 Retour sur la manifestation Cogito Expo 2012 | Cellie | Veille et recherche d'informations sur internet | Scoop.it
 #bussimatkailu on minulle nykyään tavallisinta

- - -

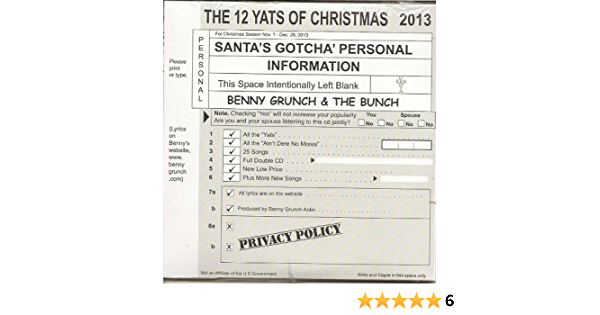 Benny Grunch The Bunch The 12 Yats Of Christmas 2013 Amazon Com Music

- - -

(WHAT YOU NEED TO DO) Look above for the line with "Retour sur la"; retype exactly that line, every line after it up to the line with "#bussimatkailu on minulle", and that line too, nothing else.

(RESULT FOR THIS EXERCISE)
 Retour sur la manifestation Cogito Expo 2012 | Cellie | Veille et recherche d'informations sur internet | Scoop.it
 #bussimatkailu on minulle nykyään tavallisinta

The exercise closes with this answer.